Assignment 5: Inspection Through Inception

Discussion: November 28th
Deadline: November 27th, 18:00

This week, we do not get to know any new models. Rather, we will look at how to evaluate the ones we already have. Also, we will use the opportunity to introduce a new concept, namely conditional generation, where we want to steer the generated outputs into some direction e.g. by supplying a specific class to generate, rather than completely random outputs.

There will be little work to do in terms of basic implementations; rather, the focus will be on experiments. We will first discuss the points of evaluation and conditional generation in more detail; your task will follow towards the end.

Evaluating Generative Models

We provide two evaluation metrics in lgm/evaluation, namely the FID and Inception Score (IS). Out of these, the latter is considered somewhat outdated, and FID should be preferred. Still, it can be instructive to evaluate both and compare the results.

Both measures require a pretrained classifier network. Their names come from the fact that traditionally, an Inception net is used for this purpose.
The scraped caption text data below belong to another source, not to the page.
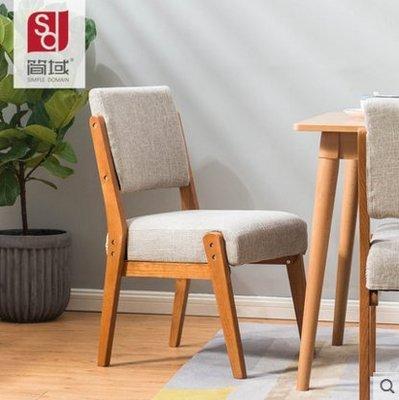 『格倫雅』簡域實木北歐餐椅沙發椅書桌椅靠背椅辦公椅子現代簡約餐廳桌椅^1726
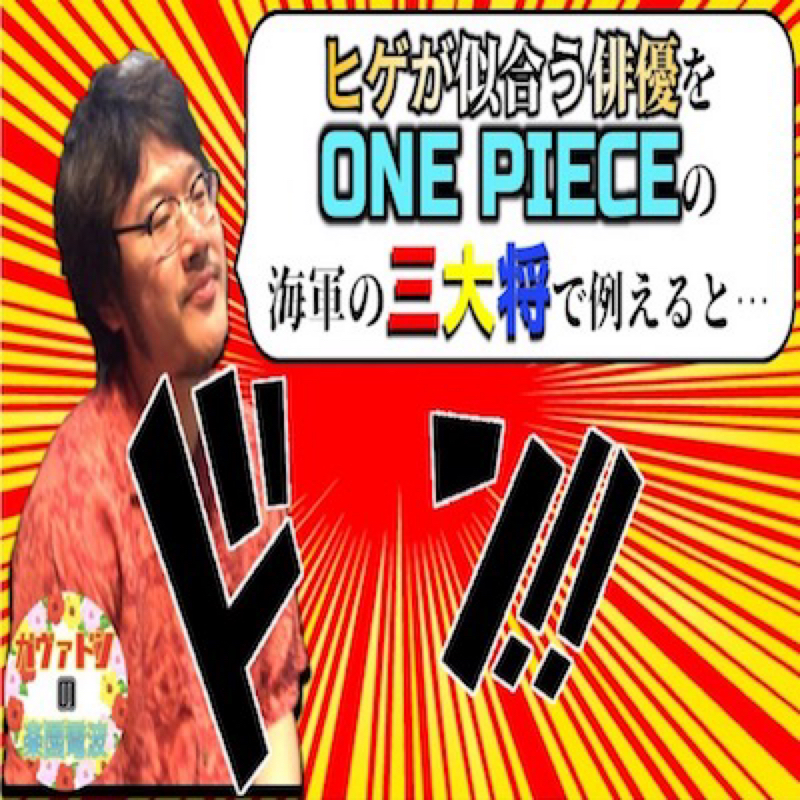 ヒゲが決め手?平成の三大将決定!!【ガヴァドンの楽園電波】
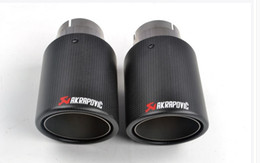 carbon fiber muffler for pipe UK - Classical inlet51-outlet90mm for ak AKRAPOVIC carbon fiber exhaust tip exhaust pipe muffler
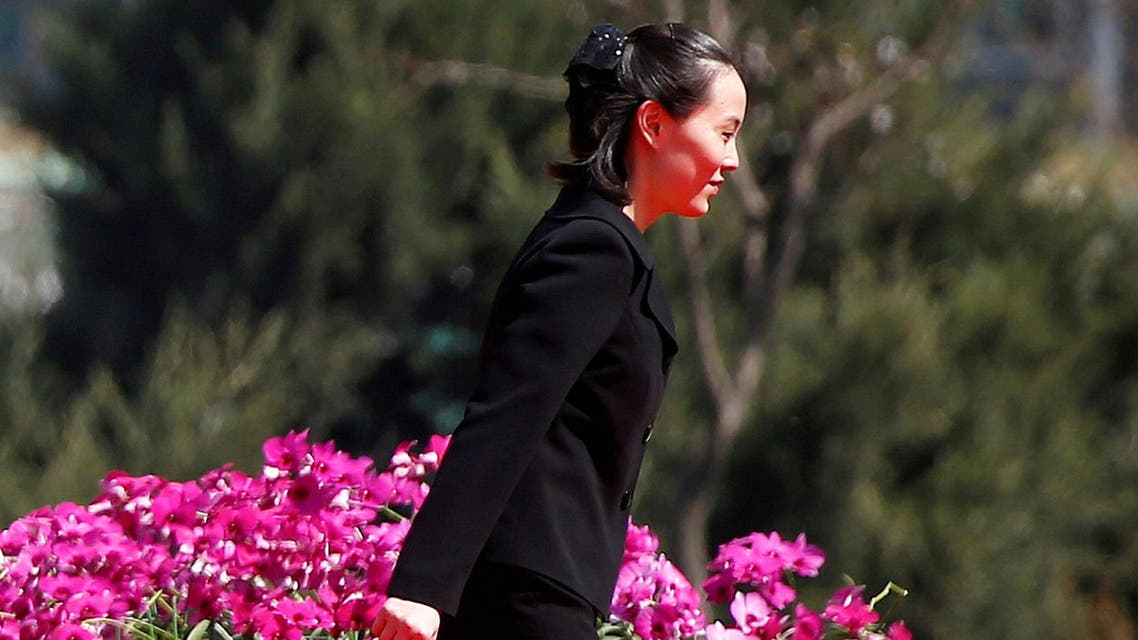 FILE PHOTO: Kim Yo Jong, sister of North Korean leader Kim Jong Un, attends an opening ceremony of a newly constructed residential complex in Ryomyong street in Pyongyang, North Korea April 13, 2017. REUTERS/Damir Sagolj/File Photo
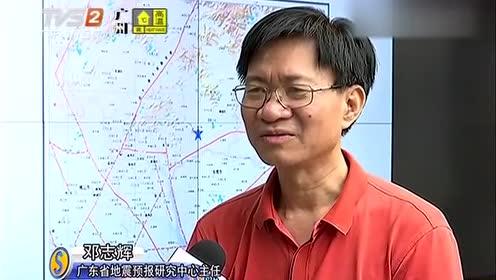 广州增城又地震了! 专家告知并无大碍!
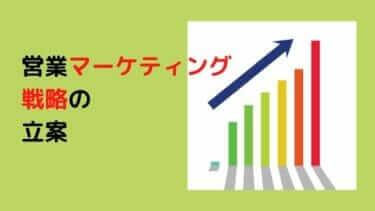営業マーケティング戦略の立案手順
However, the methods themselves don’t depend on a specific architecture, and forcing other datasets into the correct format (Inception was trained on ImageNet) can be cumbersome.

For this reason, we provide pretrained classifiers for various datasets on E-Learning (not in the repository due to file sizes – check under “Additional Files”). It’s important to use one specific architecture and set of weights to have comparable results! Note that, for this reason, your results will not be comparable to anything you might find in the literature. But within our little course, we can compare numbers. :)
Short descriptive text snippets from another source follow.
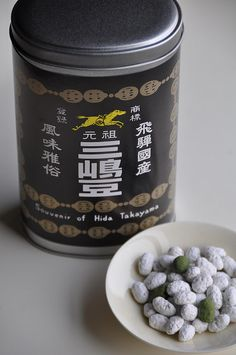 Mishima beans - Japanese traditional sugar coated beans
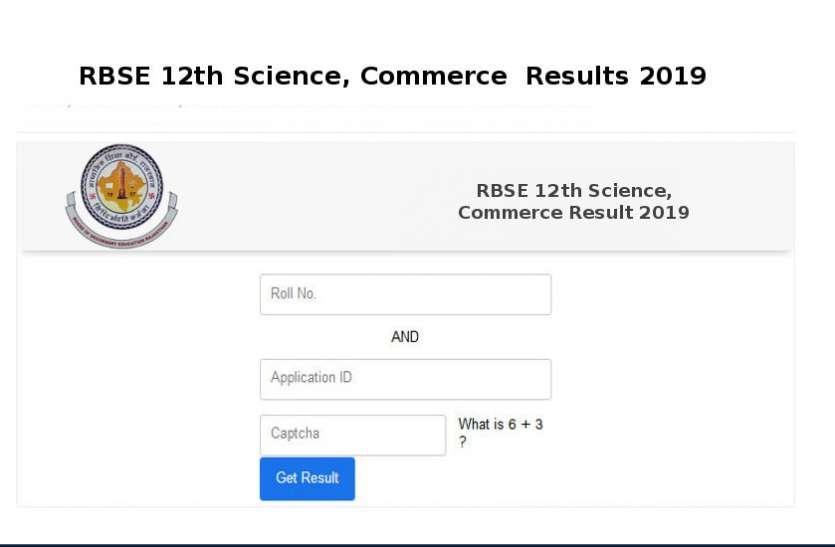 RBSE 12th Commerce, Science Result 2019 जारी, सीधे results.patrika.com से करें डाउनलोड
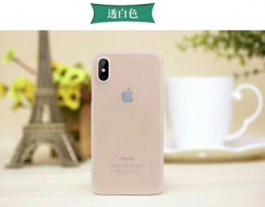 G-Case Couleur Series 0.3mm PP Case for iPhone X – Transparent White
The starter notebook discussed in the next section contains usage examples for both metrics, as does the “solution” notebook for the GANs from last week.

Conditional Generation

Being able to provide some “direction” to what is generated is the basis of modern text-to-image/video/music models. We will start small: We want to provide a single class label and have the model generate a sample of that class, instead of just any random sample from the dataset. There are several things to work out here:

Obviously we need a dataset with labels. This precludes a few of the ones we have in the repository, such as Flickr or STL-10.
We need to update our training and generation code to take in those labels. This is relatively simple, but if we want to preserve the option to also train and run unconditional models, the code will end up somewhat more complex.
We need to actually process the conditioning information in our models somehow. There is no single correct way of doing this, but in any case it will lead to more complex neural network layers.

Conditional VAE

We have updated lgm/vae to support optional conditional generation. This means you can still train unconditional VAEs if you want. Note that we could easily update the GAN code in a similar manner. However, we have decided not to include this for now, so as to keep it a bit simpler. You could of course try to do this yourself! :)
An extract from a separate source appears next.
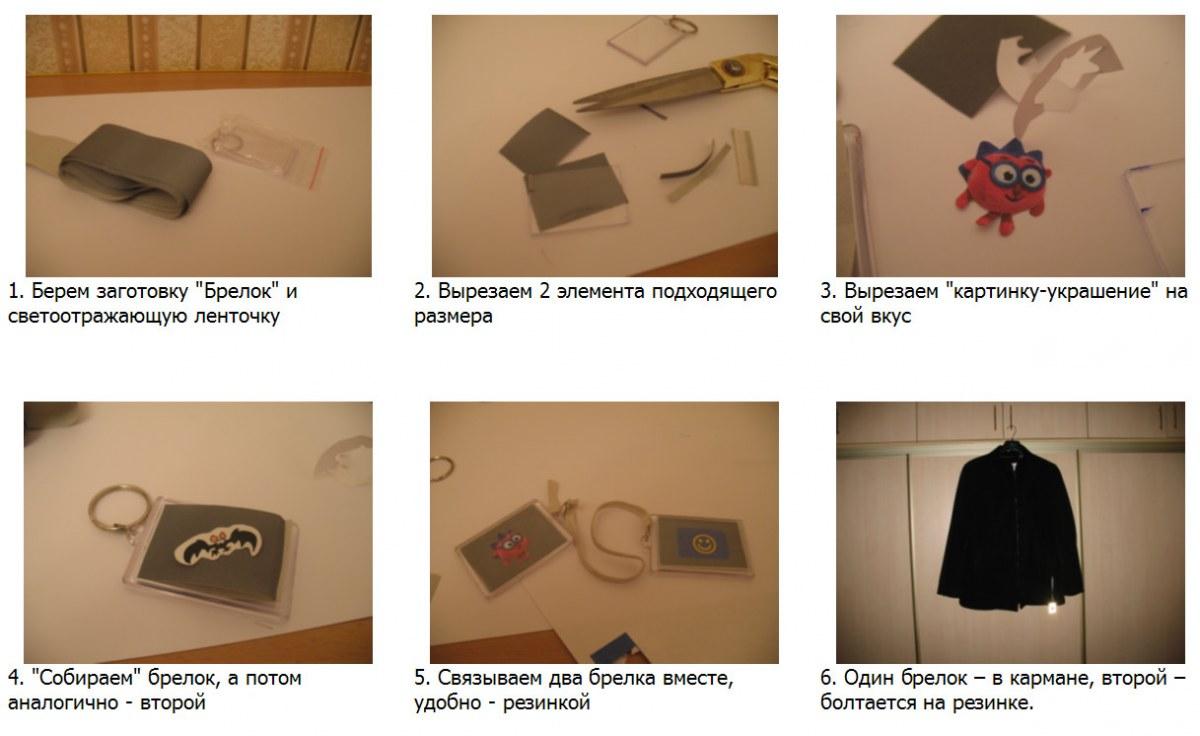 Фликеры своими руками как его сделать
Furthermore, lgm.layers has been updated with adaptive normalization (discussed in the exercise) for integrating the conditioning information into the networks.

There is also a new starter notebook 06_vae_conditional.ipynb that showcases how to train such a model, as well as using the evaluation methods.

NOTE: The old VAE code has been moved to lgm.vae.legacy. However, you can also train unconditional models as before with the new code.

Comparing Generative Models

Your task this week is to revisit the models we have gotten to know thus far, define a sensible “experiment” that evaluates and compares different models, and report on the results. This means:

Define one or more interesting questions you want to focus on. Some examples:
- Investigating the effect of beta (the weight on the KL-loss) in VAEs.
- Comparing different likelihoods (corresponding to reconstruction losses) in VAEs.
- Comparing GANs vs VAEs.
- Evaluating whether GAN “tricks” like scaling data to [-1, 1] vs [0, 1] actually make a measurable difference.
- Comparing conditional VAEs and unconditional VAEs, all else being the same.
- …
Define a hypothesis, i.e. a belief about the answer to the question(s).
Train the necessary models.
Evaluate each model using FID and/or IS, as well as visually inspecting samples.

Then you should produce a “report” (does not need to be formal) on your experiment(s). You could use Markdown cells in a notebook for this; you don’t need to submit all the model training code, but can do so if you wish. You should discuss the following points:

What was your expected result before starting?
Did your experiments confirm your expectations or not? Did you make other observations besides your original hypothesis?
Do the “objective” measures like FID match up with your subjective impression of sample quality?

Final note: There was unfortunately a bug in the layers code that caused the first normalization in each block to be unused. This has now been fixed, but this means that your old models will not work correctly anymore. Do not use checkpoints from previous assignments for this assignment!